The French director, teacher and film critic has already made several short films including „Les filles de feu“ (Girls of Fire) which was selected for the Semaine de la Critique at Cannes. From 1999 to 2020, he worked for the French magazine “Cahiers du Cinéma”.
What was your starting point for „Mars Exalté“?
It was the first time I had a film project without any script or dialogues. My producers Yann Gonzalez and Flavien Giorda offered me five 16mm rolls and complete freedom with the use of it. Only two principles had to be followed as much as possible: taking inspiration from my practice of photography, which is quite centered on light at dusk, and shooting one or two minutes a day during one month. For the whole month of March 2021, the cinematographer Maxime Berger and myself wandered around the streets of Montreuil and Bagnolet, two close suburbs of Paris, to get those lights, to catch this fragile moment when we enter the night. And because I always see it as magical, I had this idea of a dreamer, a character who could interact silently with this very moment, to see how it affects him.

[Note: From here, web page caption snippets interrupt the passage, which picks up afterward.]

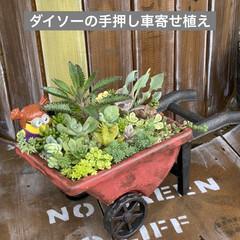 ガーデン/煙の木/スモークツリー/多肉植物寄せ植え/多肉植物のある暮らし/多肉/... 台風が過ぎ少し気温が下がり秋を感じるよう…(5枚目)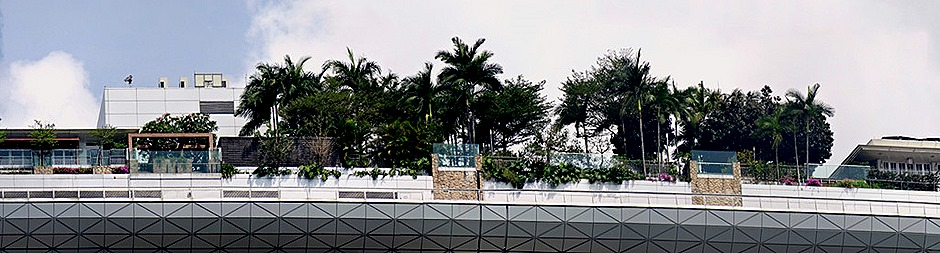 49a. Singapore (Day 2)_stitch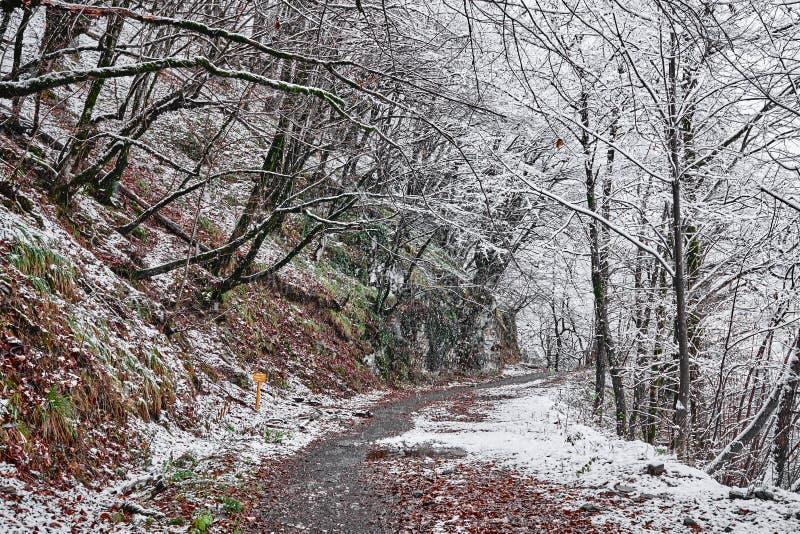 Traccia di Snowy nella sosta fotografia stock
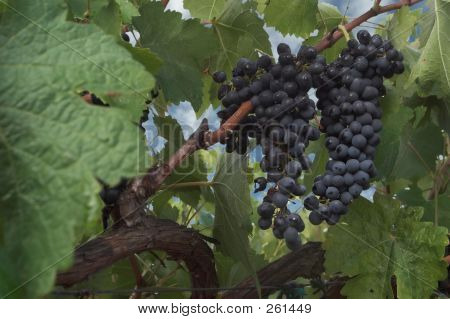 The Vineyard's Bounty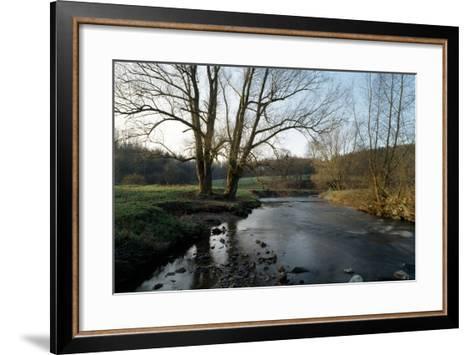 Bare Trees and River at Wurselen- Bardenberg,Wurmtal - Germany-Florian Monheim-Framed Art Print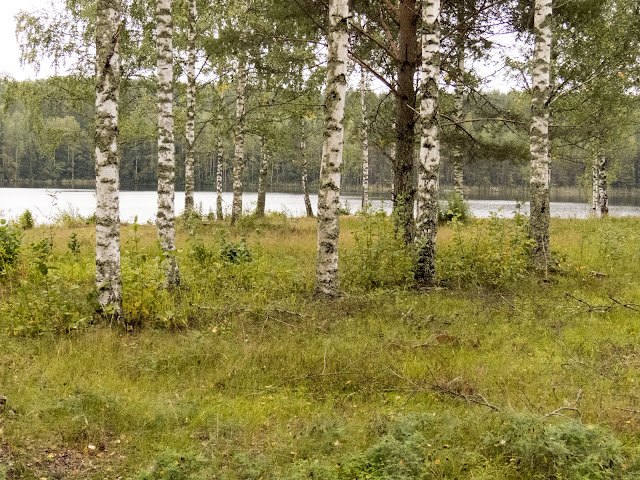 Trees at a rural rest stop on a Southeastern Finland roadtrip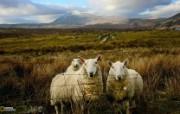 游历大千世界 国家地理杂志每日一图2010五六月摄影壁纸 苏格兰绵羊图片壁纸 国家地理杂志 2010 56月壁纸 人文壁纸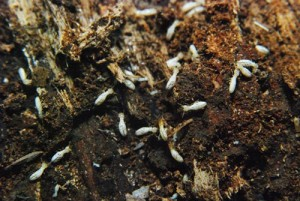 termite-control-(on-termite-protection-page,-top)-opt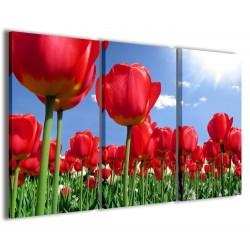 Tulipani 120x90
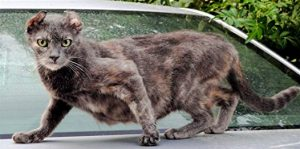 Dilute tortoiseshell cat with wild face and broken ears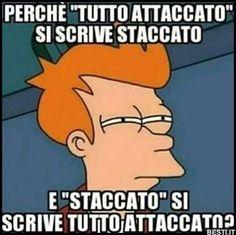I misteri della vita! Funny Photos, Funny Images, Funny Jokes, Hilarious, Italian Memes, Savage Quotes, Funny Moments, Vignettes, Haha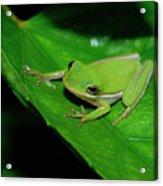 Tree Frog On Hibiscus Leaf Acrylic Print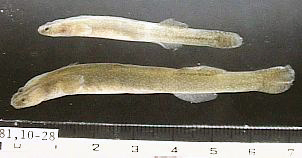ミミズハゼ稚魚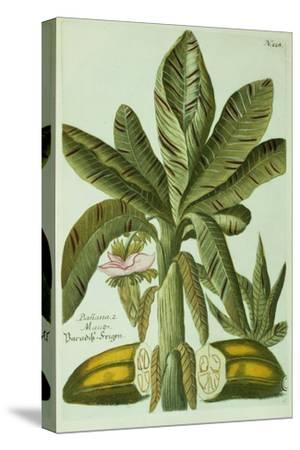 Banana, from J. Weinmann's Phytanthoza Iconographia, 1734-45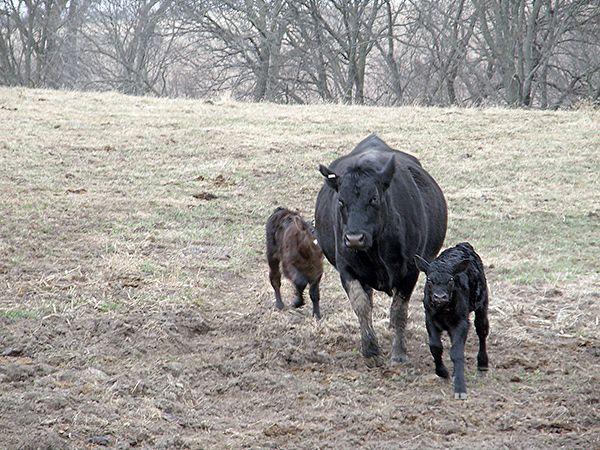 cattle stress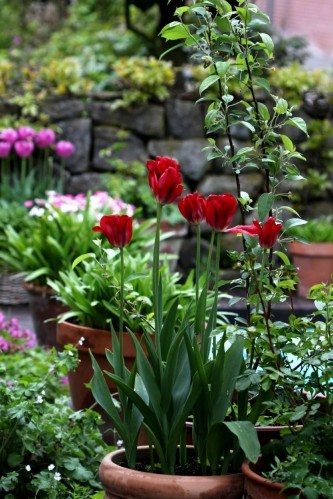 Tulipes Red Spring Green8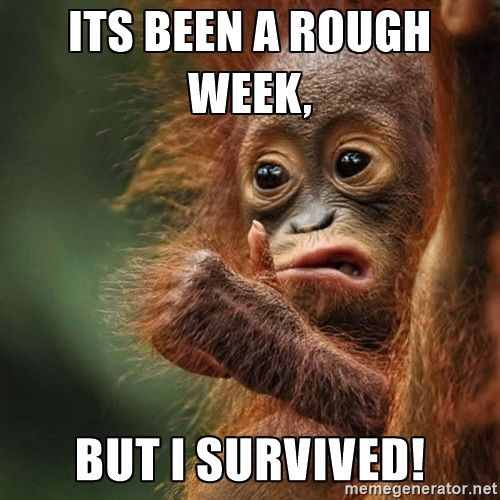 Orangutan Survive - Its been a rough week, But i survived!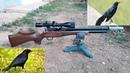 Control de plagas con rifle PCP Daystate Huntsman HR calibre 22
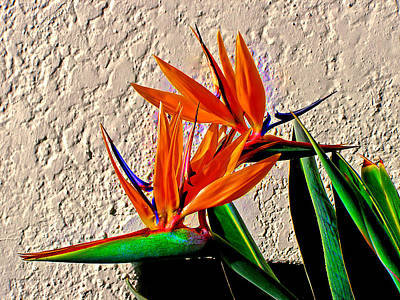 Strelitzia Digital Art - Going In Different Directions by Michael Durst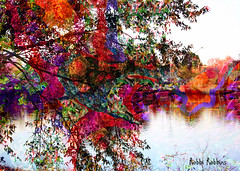 River View (brillianthues) Tags: river cooper reflection trees colorful collage photography photmanuplation photoshop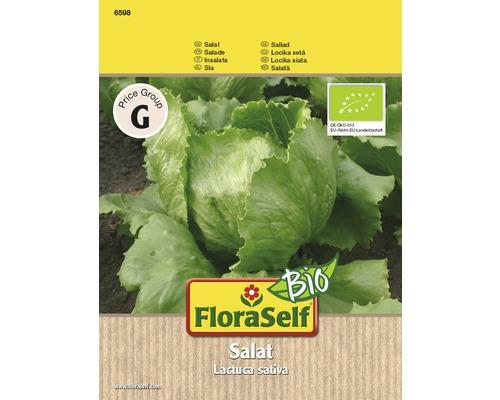 FloraSelf semințe de salată iceberg bio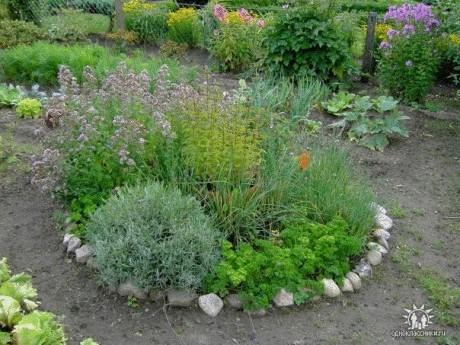 только как красиво посадить пряную траву на саду фото Леночку можно поздравить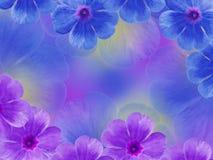 蓝色紫色紫罗兰花 背景美丽的刀片花园 特写镜头 对于设计师, 图库摄影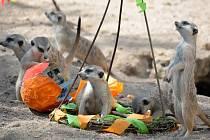 Velikonoční soutěže v ústecké Zoo. Pro výherce je nachystané vejce nandu pampového.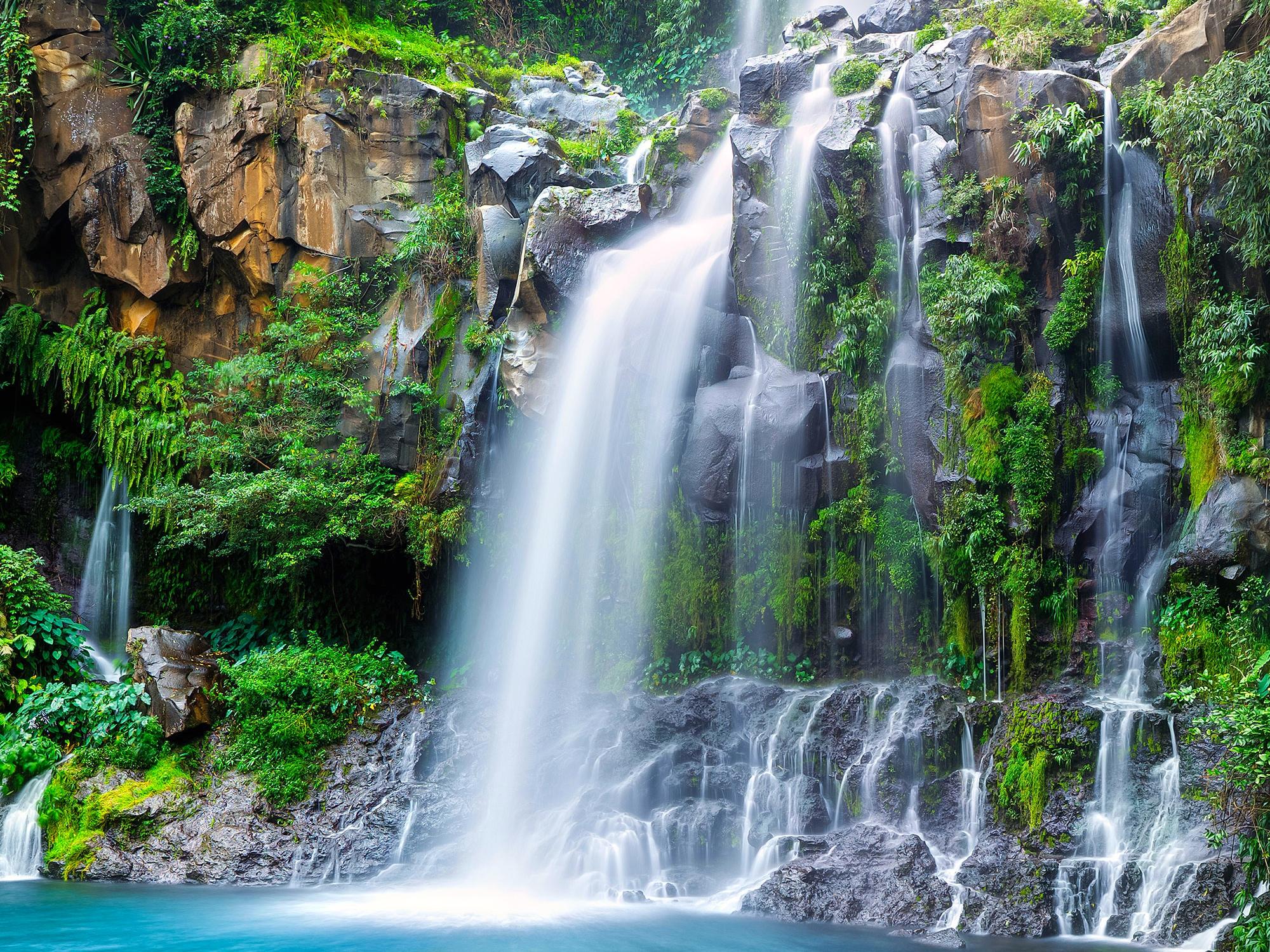 La Polynésie Grandeur Nature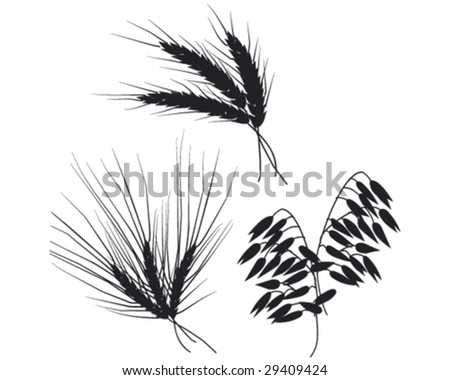 ears of wheat, rye and oats vector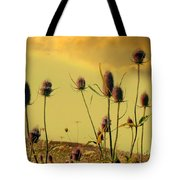 Teasels Reach For The Golden Sky Tote Bag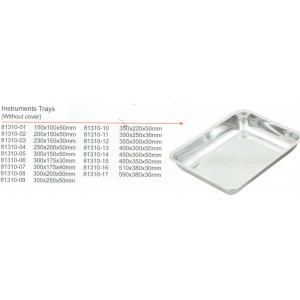 Δίσκος inox απλός 200x150x50mm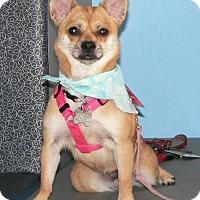 Adopt A Pet :: FOXY BELLA - Fort Lauderdale, FL
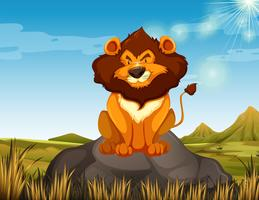 León salvaje sentado en la piedra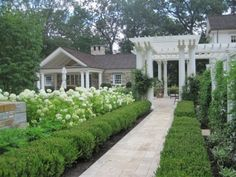 Boxwoods with white roses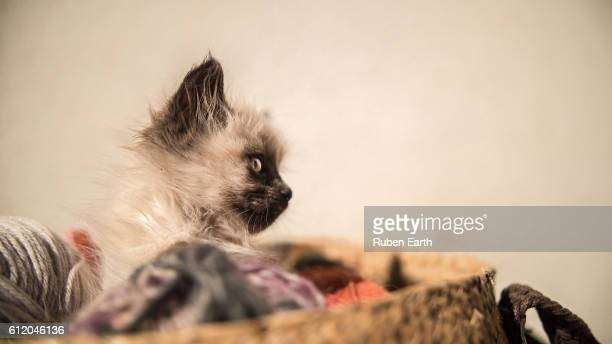 kitten looking to the right - black siamese cat stock pictures, royalty-free photos & images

Do you have a favorite moment in the film? Which one and why this one?
It’s difficult for me to isolate a specific moment because I really see the movie as a whole thing. Maybe what I really like is the way we found, with Patric Chiha the editor, where the movie is leading to: the bliss emerging from a neverending dusk. More than this specific moment, I think it’s the entire journey, the musical movement of the film that I’m really proud of.
What do you like about the short form?
A short movie can be as noble and powerful as a poem or a novella. But I also think the short form is the place of total freedom, because you don’t have the same pressure from the market that you have when you’re making a feature film. You don’t even have to tell a story. You can just look at the world’s beauty and make it your only subject.